(Teleborsa) – L’euro scambia ai massimi in nove mesi sul dollaro, avendo guadagnato oltre il 12% rispetto ai minimi di settembre (su quota 0,96). Il cambio EUR/USD si colloca a quota 1,0797, avendo raggiunto anche i 1,0885 nel corso della seduta, ormai lontano dalla storica parità che era stata raggiunta in estate. La parità era stata bucata a luglio 2022 dopo circa 20 anni (dicembre 2002), dopo anni il cui la valuta dell’Eurozona era stabilmente più forte del biglietto verde (il picco è stato nel 2008, quando un euro valeva 1,6 dollari).
A incidere sull’ulteriore rafforzamento odierno sono i dati macroeconomici usciti negli Stati Uniti. I prezzi alla produzione statunitensi sono scesi più delle attese nel mese di dicembre 2022, mentre la produzione industriale è risultata inferiore alle previsioni nello stesso mese. Sempre a fine 2022, le vendite al dettaglio hanno mostrato il segno meno.

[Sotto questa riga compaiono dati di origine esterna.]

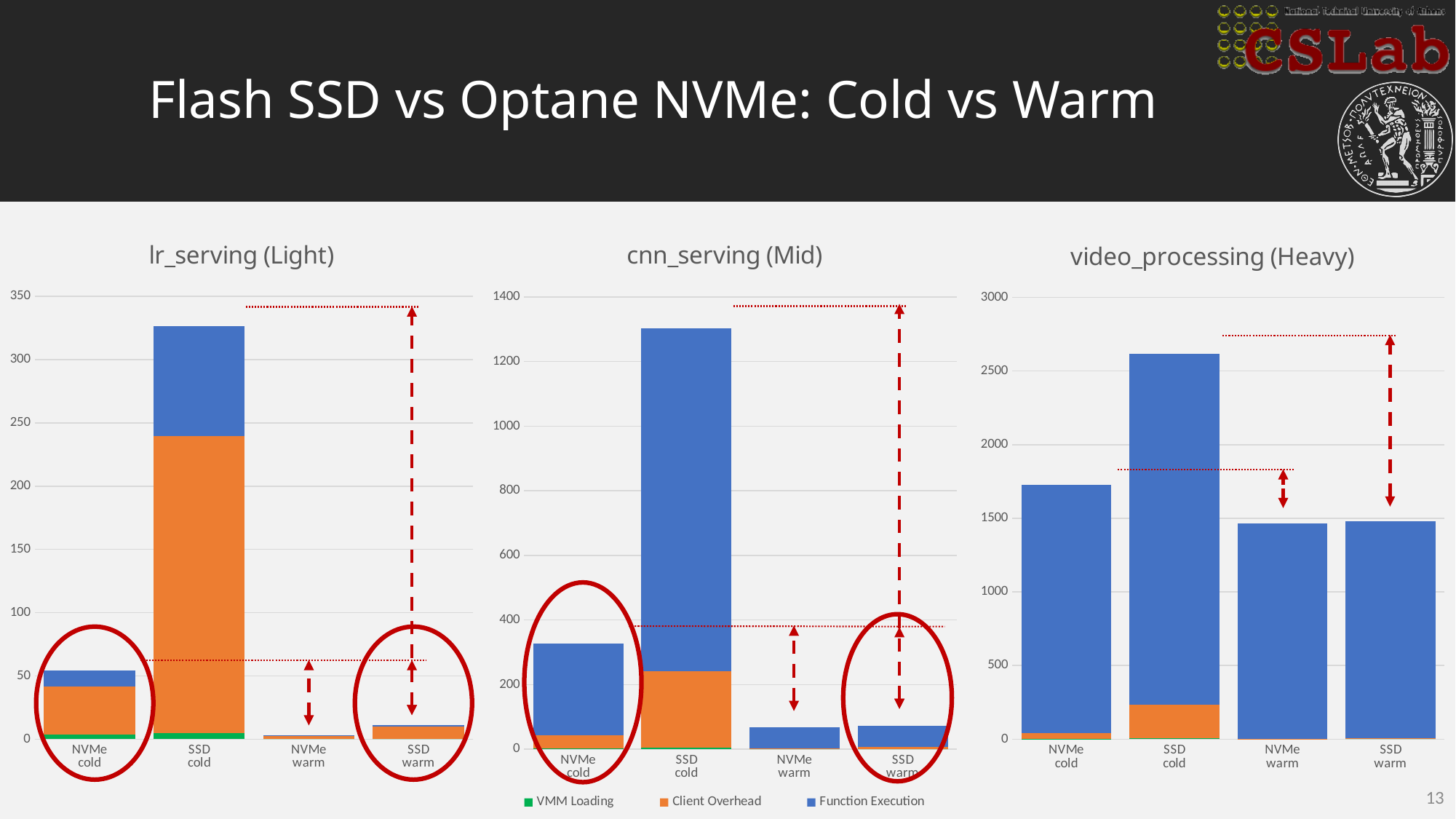
In the video_processing (Heavy) chart, is the total for NVMe cold greater or less than 1500? greater In the lr_serving (Light) chart, how many bars (categories) are plotted? 4 How many series does the legend at the bottom of the slide list? 3 In the cnn_serving (Mid) chart, which is larger, the total for NVMe cold or the total for NVMe warm? NVMe cold In the video_processing (Heavy) chart, which category has the tallest bar? SSD cold In the lr_serving (Light) chart, which category has the tallest bar? SSD cold In the lr_serving (Light) chart, what kind of chart is shown? Stacked bar chart In the cnn_serving (Mid) chart, is the total for SSD cold greater or less than 1200? greater In the lr_serving (Light) chart, which is larger, the total for NVMe cold or the total for SSD warm? NVMe cold In the lr_serving (Light) chart, is the total for SSD cold greater or less than 300? greater In the lr_serving (Light) chart, which category has the shortest bar? NVMe warm In the cnn_serving (Mid) chart, which category has the tallest bar? SSD cold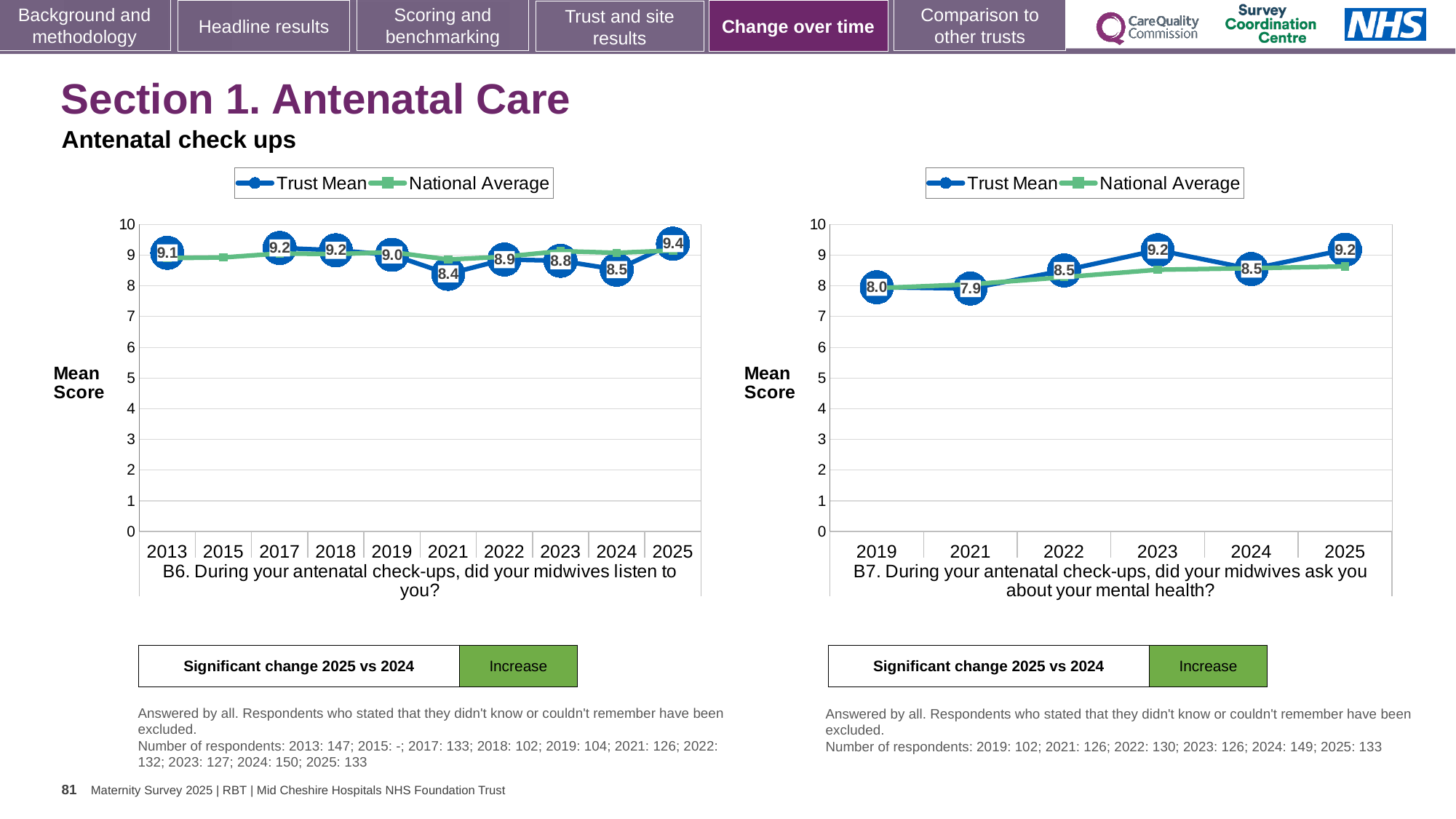
What type of chart is the B6 chart (left)? Line chart In the B7 chart (right), what is the difference between the Trust Mean for 2023 and 2022? 0.7 In the B7 chart (right), is the National Average for 2025 greater or less than 8? greater In the B6 chart (left), what is the difference between the Trust Mean for 2025 and 2024? 0.9 How many years are shown on the x axis of the B7 chart (right)? 6 In the B6 chart (left), what is the Trust Mean for 2021? 8.4 In the B7 chart (right), which year has the lowest Trust Mean? 2021 In the B7 chart (right), what is the Trust Mean for 2019? 8.0 How many series does the legend of the B6 chart (left) list? 2 In the B7 chart (right), is the Trust Mean higher in 2023 or in 2024? 2023 In the B6 chart (left), which year has the highest Trust Mean? 2025 In the B6 chart (left), what is the Trust Mean for 2025? 9.4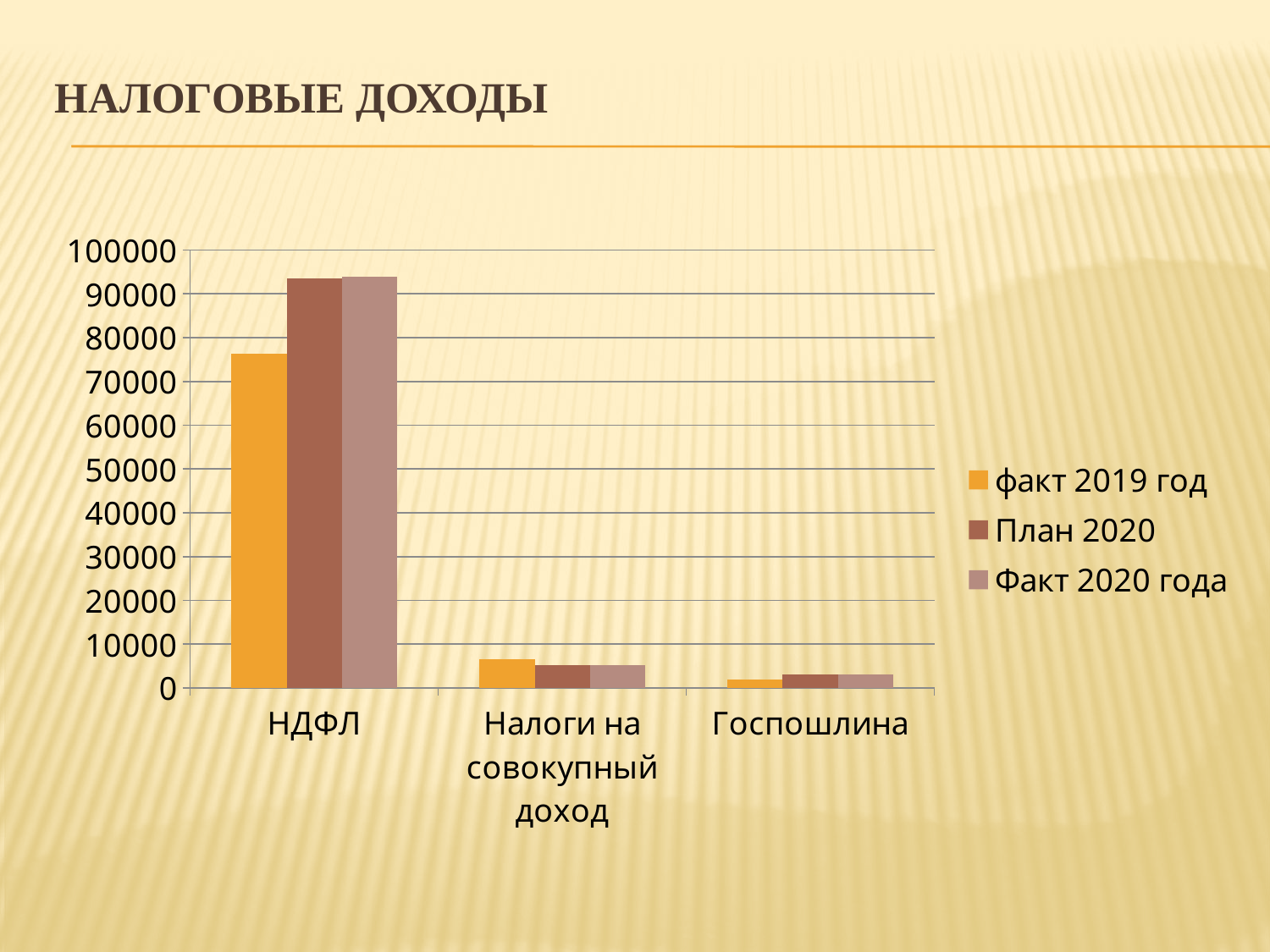
How many categories are shown on the x axis of the chart? 3 Is the value for План 2020 for НДФЛ greater or less than 90000? greater For НДФЛ, which is larger: факт 2019 год or План 2020? План 2020 Which category has the lowest values in the chart? Госпошлина Which category has the highest values in the chart? НДФЛ What is the title of the slide containing the chart? НАЛОГОВЫЕ ДОХОДЫ Do the values for факт 2019 год rise or fall from left to right along the x axis? fall Is the value for факт 2019 год for НДФЛ greater or less than 70000? greater How many series does the chart legend list? 3 What kind of chart is shown on the slide? bar chart Is the value for факт 2019 год for Налоги на совокупный доход greater or less than 10000? less For Налоги на совокупный доход, which is larger: факт 2019 год or Факт 2020 года? факт 2019 год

I dati economici statunitensi invitano gli operatori a speculare su una svolta accomodante della Federal Reserve, mentre i funzionari della Banca centrale europea (BCE) hanno continuato a insistere sulla necessità di aumenti significativi dei tassi di interesse. Oggi il governatore della Banca di Francia Francois Villeroy de Galhau e il suo omologo finlandese Olli Rehn hanno sottolineato che la BCE deve ancora alzare i suoi tassi di interesse di riferimento per abbassare l’inflazione.
Villeroy ha detto a Bloomberg che mentre si aspetta che l’inflazione raggiunga il picco nella prima metà di quest’anno, la guidance del presidente Christine Lagarde per un aumento di 50 punti base a febbraio è “ancora valida”. Rehn ha dichiarato al quotidiano Helsingin Sanomat che “significativi aumenti dei tassi di interesse nelle riunioni di politica monetaria a breve termine sono giustificati al fine di mantenere sotto controllo le aspettative di inflazione”.
Gli analisti di fanno notare che “l’anno si preannuncia un po’ meglio di quanto la maggior parte (degli osservatori, ndr) avesse immaginato”. Secondo loro, ormai ci sono chiari segnali di rallentamento delle pressioni sui prezzi negli Stati Uniti, e sembra anche che l’economia statunitense stia andando verso una recessione. “Questo dà alla Fed la motivazione e i mezzi per rispondere con un ciclo di allentamento entro la fine dell’anno“, osservano.
Inoltre fanno notare che l’inverno sorprendentemente caldo in Europa ha fatto crollare i prezzi del gas naturale. “Lo shock negativo dei termini di scambio che era stato così ribassista per l’euro la scorsa estate si è ora completamente ribaltato”, suggeriscono, aggiungendo che “la svolta aggressiva della Banca centrale europea a dicembre ha anche alcune implicazioni critiche per l’euro”.